Trump has on several occasions said that the United States should “take the oil” in conflict zones like Iraq. His explications have varied in focus, but “take the oil” appears to rest on two basic principles: what is theirs becomes ours once we invade; and foreign wars should at least pay for themselves, if not become profitable ventures.
No Good Strategy
Those who seek a long-term U.S. presence in Afghanistan are now desperate because the president has rejected the war strategy put forward by his bureaucracy and political appointees. According to POLITICO, the National Security Council Principals Committee meeting last week chaired by Trump was a “sh*tshow” that ended with the president sending back the Afghanistan strategy presented to him, further delaying a review that has already been extended twice.
Within the White House, the McMaster camp has tried to make the hardest sell: doing away with timelines, pressuring Pakistan, and abandoning reconciliation with the Taliban—a recipe for endless war in a landlocked, impoverished, and factionally divided country.
Earlier this year, McMaster reportedly showed the visually dependent Trump a slideshow of Afghanistan in 1970s—presumably the same pictures of local women in miniskirts and hippy tourists that make their rounds on social media every month or so. Trump apparently did not bite McMaster’s superficial attempt to make the case that the country has a relatively more liberal and peaceful past that can be realized once again.
Afghanistan’s Minerals Miracle Fails to Materialize
Since Trump came into office, Afghan officials, including President Ashraf Ghani, have tried to quell the U.S. president’s Afghan-skepticism by talking up the country’s mineral potential.
In 2010, The New York Times reported that the Pentagon identified vast deposits of copper, gold, iron, lithium and other minerals in Afghanistan.

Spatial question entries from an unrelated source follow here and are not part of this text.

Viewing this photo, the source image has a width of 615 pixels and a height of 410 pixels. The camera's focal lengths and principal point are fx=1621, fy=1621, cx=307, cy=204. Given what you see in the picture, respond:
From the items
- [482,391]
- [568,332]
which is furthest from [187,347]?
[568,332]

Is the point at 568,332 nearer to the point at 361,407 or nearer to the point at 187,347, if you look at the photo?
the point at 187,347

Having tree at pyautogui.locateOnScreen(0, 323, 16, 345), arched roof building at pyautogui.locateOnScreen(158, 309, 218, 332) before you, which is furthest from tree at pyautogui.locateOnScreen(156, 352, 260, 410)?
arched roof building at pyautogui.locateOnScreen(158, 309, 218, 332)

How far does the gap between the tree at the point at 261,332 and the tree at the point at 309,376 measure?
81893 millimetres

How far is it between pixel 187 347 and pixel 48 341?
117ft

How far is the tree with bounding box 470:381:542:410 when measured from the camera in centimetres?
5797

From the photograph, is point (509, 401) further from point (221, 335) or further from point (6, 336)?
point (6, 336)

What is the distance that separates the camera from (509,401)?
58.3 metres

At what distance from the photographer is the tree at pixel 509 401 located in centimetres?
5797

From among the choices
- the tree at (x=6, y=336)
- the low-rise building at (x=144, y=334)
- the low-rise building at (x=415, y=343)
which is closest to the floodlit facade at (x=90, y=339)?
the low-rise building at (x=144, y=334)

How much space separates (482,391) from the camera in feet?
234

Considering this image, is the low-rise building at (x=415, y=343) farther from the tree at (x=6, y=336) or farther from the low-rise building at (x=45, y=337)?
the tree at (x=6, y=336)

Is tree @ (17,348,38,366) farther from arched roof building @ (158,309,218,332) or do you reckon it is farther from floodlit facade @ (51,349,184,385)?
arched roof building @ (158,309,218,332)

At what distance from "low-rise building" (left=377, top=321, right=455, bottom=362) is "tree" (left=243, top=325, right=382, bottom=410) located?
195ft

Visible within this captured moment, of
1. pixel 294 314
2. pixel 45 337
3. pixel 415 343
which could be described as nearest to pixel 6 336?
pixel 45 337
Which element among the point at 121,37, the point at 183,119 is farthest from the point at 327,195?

Media-savvy Gen. David Petraeus spoke of great prospects of Afghanistan’s mineral industry and a Pentagon memo provided to the Times described the country as a potential “Saudi Arabia of lithium.” Afghan officials claimed that the mineral wealth provided the country with a path away from donor dependency.
But the case of the Mes Aynak copper mine demonstrates the false promise of Afghanistan’s mineral wealth being a short-to-medium term positive game-changer.
In 2007, Kabul granted a consortium led by the Metallurgical Corporation of China (MCC) a $3 billion, thirty-year lease to mine Mes Aynak, home to Afghanistan’s largest copper deposits. Ten years later, extraction of copper has yet to begin on the site. The project is at a standstill as security concerns grow and the MCC looks to revise the terms of the contract, not only lowering Kabul’s royalty rate, but also eliminating some components of the project, including a coal power plant and railway line. Similarly, an Indian consortium that was awarded a concession five years ago at the massive Hajigak iron ore mine continues to hedge and reportedly never signed a final contract with Afghanistan’s Ministry of Mines and Petroleum.
Enter the Dark Prince
The leading American proponent of a resource-driven war in Afghanistan is Blackwater founder Erik Prince. Inspired by the British East India Company, Prince has called for replacing U.S. and coalition forces in Afghanistan with private mercenaries who focus on securing Afghanistan’s resources, including its vast mineral deposits, instead of its people, rejecting the population-centric counterinsurgency doctrine that has become part of the Beltway orthodoxy since the Iraq surge.